Mayor nearly thrown out for “disrupting” meeting
Indian Trail’s empty council seat has been filled. Roger K. Stanton was selected during the Tuesday, July 26 meeting to fill the seat vacated by John Hullinger, who resigned last month. Stanton was sworn in after the council selected him from among 10 candidates for the seat.
A resident of Taylor Glenn, Stanton and his wife of 15 years have four school aged children, according to his resume. He is president of Blumer and Stanton, Inc., a manufacturer of wood trim products, a member of Southbrook Church and volunteers for Habitat for Humanity. Stanton said he is conservative but believes progress is important to the town.
“If we don’t do something to increase our resources (given the rapid growth) then in 10 to 15 years Indian Trail will be known for something else, such as higher crime,” Stanton said in response to a question about the need for a Public Works Department from council member Darlene Luther during his interview.
Town Attorney Keith Merritt said one of the reasons the Town Council decided to fill the open seat for the remainder of Hullinger’s term, which ends in November, was because of the wording of a statute that said the council “shall” fill the open position (versus the optional word, “may”). The council discussed the issue at a previous meeting when the question was asked by council member Gary D’Onofrio.
“They felt that there was a long enough gap before the election that they didn’t want to leave it open for that length of time,” Merritt said.
Stanton was one of eight candidates that came to the meeting to be interviewed by the council. Other candidates included Michael Alvarez; David Drehs; Betty Howell; Steven (Chip) Long; Ash Minor; Sandy Moore and Michael Sailors. Five of the candidates, including Stanton, had filed to run for the seat in the coming election.
Mayor Pro Tem Jeff Goodall asked candidate Michael Alvarez if he filed to run for mayor (against Goodall). Alvarez acknowledged he had filed to run against Goodall and the two bantered. Goodall joked that Alvarez had almost won his vote.
Questions for the candidates included: Have you read the town survey; Why are you interested in serving the town of Indian Trail; What do you feel the current town council has done correctly and incorrectly and why; and How do you handle rejection (when voting against the majority on an issue) – among others.
Candidate Sandy Baucom Moore said her previous experience as mayor and a council member of Indian Trail would help her “hit the ground running.” Moore said she had no intention of running past filling Hullingers remaining term (if selected).
Town Council excludes mayor from interview process
About 30 minutes into the meeting, just before the first interview with Alvarez began, the council voted unanimously to exclude Mayor John Quinn from the interview process for council member candidates.
After the council finished questioning Alvarez, Quinn attempted to ask him a question and was shut down by Goodall and Allen.
“Mr.
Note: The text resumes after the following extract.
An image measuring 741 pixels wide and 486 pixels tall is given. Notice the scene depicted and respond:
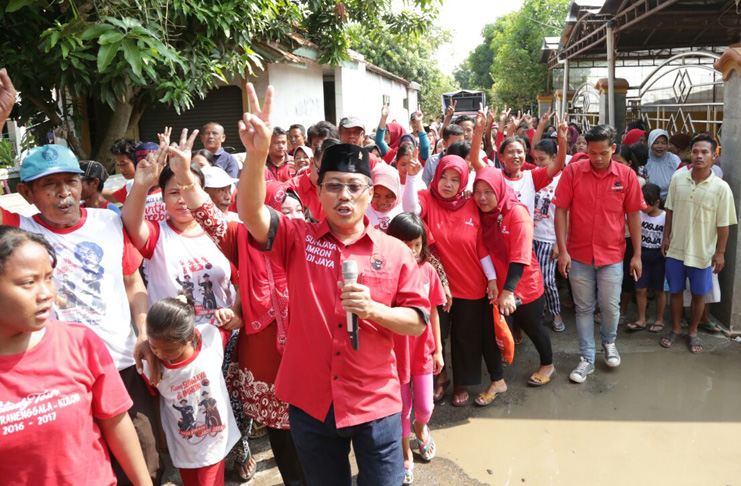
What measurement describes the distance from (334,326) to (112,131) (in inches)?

Mayor, you’re out of order,” Goodall chided.
Quinn continued in his attempt to ask Alvarez a question and council member Robert Allen called for
Goodall to have security escort him out. After Goodall conferred with Town Attorney Keith Martin about their options the council passed another motion to exclude the exchange, including Quinn’s comments, from the record.
Quinn told the next candidate who arrived, David Drehs, that “The town council has voted to cut me out of the process. I tried to ask the last candidate a question and they shouted me down. Inadvertantly, the Sherriff’s office will drag me out here if I continue,” Quinn said.
Quinn attempted to question other candidates and was again shut down by Goodall and Allen, but not thrown out. Quinn said he would ask the candidates his questions outside of the meeting and stepped out of the building to do so.
Allen asked Ash Minor, and several other candidates, if Quinn had contacted him before this meeting and, if so, would he elaborate. Minor said the mayor had called him but it was only to welcome him as “sort of a meet and greet.”
At the end of the open meeting, after he was sworn in, Stanton sat next to Quinn who welcomed him to the council.